Getting started with servant (Part 1)

Getting started with Servant

tldr; Haskell cool, Servant is awesome, and is a really interesting way to represent APIs in a way blessed by Haskell’s enormously powerful type system. Starting with it can be kind of difficult, but it’s a good kind of mind-bending.

Multi-part blog post alert

This is a multi-part blog-post!

  1. Part 1 - Getting Started with servant
  2. Part 2 - Getting Started with servant, Part 2

Background

Recently I’ve been working on a project called The Start (Project now defunct), which is meant to be a job board targeting some niches job markets in Tokyo/Japan. As with most projects I start, when deciding what tech to use, I decided to pick the language I was least familiar with at the time but had a vibrant interest in. This time around, that technology was Haskell. Haskell is a functional programming language (rather than an imperative one with heavy functional leaning, or a multi-paradigm language), and while I started learning it a while ago (Learn You a Haskell For Great Good, an excellent resource), I felt that I was getting quite rusty with it, and hadn’t used it for anything non-trivial.

Jumping back into writing haskell after a long while, I thought it made sense to read Real World Haskell, another great resource cited by the Haskell community when learning haskell. I worked my way up to around chapter 24, and then felt I had enough to be productive again in Haskell.

This is going to be a series of blog posts about a bunch of things I’ve noticed while developing the application, trying to work my way through understanding Servant, and feeling out Haskell for production use. While I still can’t claim to fully understand the type machinery Servant employs, I’ve found that usually when I stop and try to really think about what the types are trying to tell me, I can work through it and get a brief feeling that I actually know what’s going on, and usually solve any problems I’ve run into (also google helps).

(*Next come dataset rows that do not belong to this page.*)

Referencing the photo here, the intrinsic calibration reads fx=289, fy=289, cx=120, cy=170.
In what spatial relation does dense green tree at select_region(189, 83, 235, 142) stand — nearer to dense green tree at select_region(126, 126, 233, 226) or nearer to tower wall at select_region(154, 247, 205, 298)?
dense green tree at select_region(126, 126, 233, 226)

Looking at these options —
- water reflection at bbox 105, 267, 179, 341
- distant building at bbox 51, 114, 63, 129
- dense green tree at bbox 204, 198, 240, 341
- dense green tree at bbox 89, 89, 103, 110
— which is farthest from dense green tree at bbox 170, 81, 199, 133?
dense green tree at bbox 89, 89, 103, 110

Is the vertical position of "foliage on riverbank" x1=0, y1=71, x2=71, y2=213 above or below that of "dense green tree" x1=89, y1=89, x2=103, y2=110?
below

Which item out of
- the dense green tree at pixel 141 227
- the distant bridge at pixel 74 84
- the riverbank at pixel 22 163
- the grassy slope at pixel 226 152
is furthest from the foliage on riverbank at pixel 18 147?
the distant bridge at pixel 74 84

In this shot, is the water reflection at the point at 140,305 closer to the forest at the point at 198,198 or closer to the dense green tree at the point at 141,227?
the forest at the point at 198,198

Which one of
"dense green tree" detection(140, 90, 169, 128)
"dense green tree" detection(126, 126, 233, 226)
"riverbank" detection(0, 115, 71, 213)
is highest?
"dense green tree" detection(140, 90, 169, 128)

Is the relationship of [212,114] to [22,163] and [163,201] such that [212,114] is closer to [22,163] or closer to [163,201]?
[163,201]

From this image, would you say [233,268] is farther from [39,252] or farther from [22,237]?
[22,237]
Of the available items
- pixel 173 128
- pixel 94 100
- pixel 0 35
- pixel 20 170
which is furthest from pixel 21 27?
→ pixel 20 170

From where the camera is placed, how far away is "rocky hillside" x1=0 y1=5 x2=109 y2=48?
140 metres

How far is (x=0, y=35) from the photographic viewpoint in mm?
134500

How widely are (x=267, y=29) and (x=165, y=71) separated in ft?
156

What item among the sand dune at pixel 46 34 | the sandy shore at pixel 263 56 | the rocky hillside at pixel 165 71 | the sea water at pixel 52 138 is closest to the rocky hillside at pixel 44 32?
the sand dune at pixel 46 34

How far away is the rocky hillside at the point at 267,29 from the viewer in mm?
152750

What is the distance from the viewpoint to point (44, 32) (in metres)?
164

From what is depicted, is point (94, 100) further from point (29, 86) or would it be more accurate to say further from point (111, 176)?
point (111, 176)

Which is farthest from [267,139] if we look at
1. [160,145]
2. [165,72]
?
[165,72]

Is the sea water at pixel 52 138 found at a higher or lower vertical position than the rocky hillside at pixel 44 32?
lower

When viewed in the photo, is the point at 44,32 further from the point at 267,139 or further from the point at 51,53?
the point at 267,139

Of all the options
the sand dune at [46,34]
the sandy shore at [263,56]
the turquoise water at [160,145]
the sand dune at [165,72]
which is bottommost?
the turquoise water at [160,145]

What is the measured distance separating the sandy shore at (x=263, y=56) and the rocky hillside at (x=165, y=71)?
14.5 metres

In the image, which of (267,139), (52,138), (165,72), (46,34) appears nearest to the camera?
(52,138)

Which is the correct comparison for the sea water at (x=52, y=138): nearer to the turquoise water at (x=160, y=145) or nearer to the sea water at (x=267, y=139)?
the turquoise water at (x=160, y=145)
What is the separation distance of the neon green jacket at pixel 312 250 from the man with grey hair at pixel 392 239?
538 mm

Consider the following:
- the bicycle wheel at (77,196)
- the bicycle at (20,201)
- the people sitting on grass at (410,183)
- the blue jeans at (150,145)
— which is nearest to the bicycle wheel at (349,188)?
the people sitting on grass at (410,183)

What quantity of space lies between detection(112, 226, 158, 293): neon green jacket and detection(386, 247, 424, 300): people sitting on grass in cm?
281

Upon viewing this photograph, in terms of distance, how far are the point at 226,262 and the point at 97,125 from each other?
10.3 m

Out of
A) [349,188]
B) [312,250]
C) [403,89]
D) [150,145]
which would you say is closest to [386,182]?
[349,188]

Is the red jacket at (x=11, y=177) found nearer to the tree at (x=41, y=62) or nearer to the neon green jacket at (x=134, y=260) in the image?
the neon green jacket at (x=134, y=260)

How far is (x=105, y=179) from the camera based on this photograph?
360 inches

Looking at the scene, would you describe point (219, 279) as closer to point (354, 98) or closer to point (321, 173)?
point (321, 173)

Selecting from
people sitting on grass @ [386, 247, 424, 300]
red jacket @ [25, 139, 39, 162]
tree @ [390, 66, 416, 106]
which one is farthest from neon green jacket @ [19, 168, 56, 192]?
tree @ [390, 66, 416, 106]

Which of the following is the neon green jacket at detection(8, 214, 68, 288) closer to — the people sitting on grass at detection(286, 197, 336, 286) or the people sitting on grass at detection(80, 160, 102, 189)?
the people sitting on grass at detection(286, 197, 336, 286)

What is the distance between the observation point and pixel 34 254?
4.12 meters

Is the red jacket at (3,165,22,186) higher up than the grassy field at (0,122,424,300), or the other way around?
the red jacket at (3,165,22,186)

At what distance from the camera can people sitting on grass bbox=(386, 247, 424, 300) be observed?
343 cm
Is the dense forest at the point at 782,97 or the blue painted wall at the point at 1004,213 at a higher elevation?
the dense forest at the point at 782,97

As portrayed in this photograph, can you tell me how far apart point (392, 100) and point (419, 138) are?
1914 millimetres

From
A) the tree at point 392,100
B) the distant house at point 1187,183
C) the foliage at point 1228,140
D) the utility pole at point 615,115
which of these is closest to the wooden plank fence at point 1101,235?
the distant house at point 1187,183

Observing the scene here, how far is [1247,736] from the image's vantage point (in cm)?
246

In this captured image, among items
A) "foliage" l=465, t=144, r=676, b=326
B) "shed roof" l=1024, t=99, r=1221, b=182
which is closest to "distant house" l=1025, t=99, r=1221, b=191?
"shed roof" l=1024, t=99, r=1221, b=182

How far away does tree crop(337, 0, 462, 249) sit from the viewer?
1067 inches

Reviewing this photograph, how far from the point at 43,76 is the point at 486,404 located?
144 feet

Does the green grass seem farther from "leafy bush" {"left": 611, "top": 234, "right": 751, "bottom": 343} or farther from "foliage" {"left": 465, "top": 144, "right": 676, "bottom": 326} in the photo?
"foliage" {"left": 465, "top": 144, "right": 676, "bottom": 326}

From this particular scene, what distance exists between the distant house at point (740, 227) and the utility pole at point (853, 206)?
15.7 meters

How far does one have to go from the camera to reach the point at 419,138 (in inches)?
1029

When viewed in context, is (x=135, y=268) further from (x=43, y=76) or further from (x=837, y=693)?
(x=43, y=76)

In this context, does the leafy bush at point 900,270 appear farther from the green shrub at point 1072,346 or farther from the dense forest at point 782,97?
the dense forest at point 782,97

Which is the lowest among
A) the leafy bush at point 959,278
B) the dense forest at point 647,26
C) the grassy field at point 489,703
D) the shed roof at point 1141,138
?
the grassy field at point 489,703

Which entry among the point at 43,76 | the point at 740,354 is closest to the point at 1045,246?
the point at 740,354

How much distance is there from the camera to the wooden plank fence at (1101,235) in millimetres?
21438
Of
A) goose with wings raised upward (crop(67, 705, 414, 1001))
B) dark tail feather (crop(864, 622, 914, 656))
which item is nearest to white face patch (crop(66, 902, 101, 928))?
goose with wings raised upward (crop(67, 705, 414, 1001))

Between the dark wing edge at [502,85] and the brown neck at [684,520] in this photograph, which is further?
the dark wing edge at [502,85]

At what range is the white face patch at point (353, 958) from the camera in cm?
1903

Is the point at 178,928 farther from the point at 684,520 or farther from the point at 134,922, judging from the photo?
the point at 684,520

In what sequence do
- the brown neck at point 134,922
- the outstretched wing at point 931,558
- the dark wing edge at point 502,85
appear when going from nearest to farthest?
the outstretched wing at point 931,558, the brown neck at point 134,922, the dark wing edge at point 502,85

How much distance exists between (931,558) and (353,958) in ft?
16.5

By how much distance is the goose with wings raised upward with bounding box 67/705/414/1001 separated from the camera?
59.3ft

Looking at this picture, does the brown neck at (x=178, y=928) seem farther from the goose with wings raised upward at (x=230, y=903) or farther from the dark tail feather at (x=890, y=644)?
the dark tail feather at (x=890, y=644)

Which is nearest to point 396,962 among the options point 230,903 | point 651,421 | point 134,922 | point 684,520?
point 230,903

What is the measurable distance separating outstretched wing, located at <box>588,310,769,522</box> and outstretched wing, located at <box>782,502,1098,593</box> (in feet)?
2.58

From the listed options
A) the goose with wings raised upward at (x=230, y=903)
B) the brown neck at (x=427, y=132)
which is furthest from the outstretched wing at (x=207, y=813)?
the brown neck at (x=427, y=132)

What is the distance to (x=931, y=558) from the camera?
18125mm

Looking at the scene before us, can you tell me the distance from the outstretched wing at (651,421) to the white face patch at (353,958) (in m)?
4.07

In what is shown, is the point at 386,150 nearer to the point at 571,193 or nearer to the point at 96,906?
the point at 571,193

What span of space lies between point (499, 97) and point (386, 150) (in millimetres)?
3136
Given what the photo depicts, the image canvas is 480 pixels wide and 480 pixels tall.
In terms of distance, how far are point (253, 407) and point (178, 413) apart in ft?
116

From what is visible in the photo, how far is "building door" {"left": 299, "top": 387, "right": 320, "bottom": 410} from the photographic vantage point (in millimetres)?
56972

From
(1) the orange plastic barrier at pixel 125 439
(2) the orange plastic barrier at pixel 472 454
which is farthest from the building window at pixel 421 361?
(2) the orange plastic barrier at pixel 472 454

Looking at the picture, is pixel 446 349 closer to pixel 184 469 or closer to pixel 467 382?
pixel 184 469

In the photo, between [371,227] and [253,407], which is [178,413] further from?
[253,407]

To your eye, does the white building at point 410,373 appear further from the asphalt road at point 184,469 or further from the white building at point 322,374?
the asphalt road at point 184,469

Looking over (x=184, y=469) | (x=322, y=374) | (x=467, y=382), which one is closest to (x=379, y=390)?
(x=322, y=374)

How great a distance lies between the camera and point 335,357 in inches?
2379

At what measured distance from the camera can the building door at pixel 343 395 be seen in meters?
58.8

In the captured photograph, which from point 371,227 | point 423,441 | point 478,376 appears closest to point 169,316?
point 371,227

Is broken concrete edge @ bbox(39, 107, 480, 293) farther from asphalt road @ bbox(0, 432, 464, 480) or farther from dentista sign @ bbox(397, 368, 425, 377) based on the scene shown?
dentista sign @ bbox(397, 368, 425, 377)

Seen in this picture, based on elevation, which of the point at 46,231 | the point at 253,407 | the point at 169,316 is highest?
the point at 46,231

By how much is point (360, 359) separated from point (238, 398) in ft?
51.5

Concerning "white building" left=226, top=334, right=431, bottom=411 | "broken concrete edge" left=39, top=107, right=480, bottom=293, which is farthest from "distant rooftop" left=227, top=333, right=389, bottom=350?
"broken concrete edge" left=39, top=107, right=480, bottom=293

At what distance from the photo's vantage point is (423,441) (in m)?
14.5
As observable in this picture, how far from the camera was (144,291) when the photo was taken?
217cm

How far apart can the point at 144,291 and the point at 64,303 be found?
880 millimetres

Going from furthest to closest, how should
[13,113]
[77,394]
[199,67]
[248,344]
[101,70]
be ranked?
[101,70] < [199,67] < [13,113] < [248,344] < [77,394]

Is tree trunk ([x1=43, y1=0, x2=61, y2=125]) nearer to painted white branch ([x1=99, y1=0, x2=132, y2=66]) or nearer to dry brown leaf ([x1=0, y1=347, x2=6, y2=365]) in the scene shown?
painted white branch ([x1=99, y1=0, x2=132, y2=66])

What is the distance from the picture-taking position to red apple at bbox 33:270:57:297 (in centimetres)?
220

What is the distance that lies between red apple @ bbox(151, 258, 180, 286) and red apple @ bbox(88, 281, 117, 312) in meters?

Building intricate type taxonomies for your web application

I found myself spending a bunch of time building taxonomies for my web application. Since Haskell has such an expressive type system, I found myself trying as much as I could (as anyone would) trying to express everything in meaningful types. For example:

Server config:

data DBConfig = DBConfig
    { dbBackend :: DBBackend
    , dbName :: String
    , dbAddr :: String
    , dbUser :: String
    , dbPass :: String
    } deriving (Eq, Show)

data AppConfig = AppConfig
    { appPort :: Port
    , appDBConfig :: DBConfig
    } deriving (Eq, Show)

Errors:

failedToFindUser :: SE.ServantErr
failedToFindUser = SE.err404 { SE.errBody = "Failed to find a matching user" }

Domain objects/models:

data UserEmailAndPassword = UserEmailAndPassword
  { userEmail     :: Email
  , userPassword  :: String
  } deriving (Eq, Show)

data SessionInfo = SessionInfo
    { sessionUserInfo :: SessionUserInfo
    , expires         :: DateTime
    , sessionUserPermissions :: [Permission]
    } deriving (Eq, Show, Read)

As you can see, one of Haskell’s great strengths is the ease with which you can create Algebraic Data Types (ADTs), whether it’s a sum type like:

data Permission = ManageJobPostings
                | ManageJobs deriving (Eq, Enum, Show, Read)

or a product type like:

data EnvelopedResponse a = EnvelopedResponse
    { status :: String
    , message :: String
    , respData :: a
    } deriving (Eq, Show)

Of course, type taxonomies aren’t unique to Haskell, but I do find them much more easy to build and rewarding in Haskell. There’s just something about building the type hierarchies in Haskell (as opposed to something like Java) which seems cleaner/rewarding. Looking at the definition for SessionInfo, I can so succintly see what it’s made of, and what big components make up tha type.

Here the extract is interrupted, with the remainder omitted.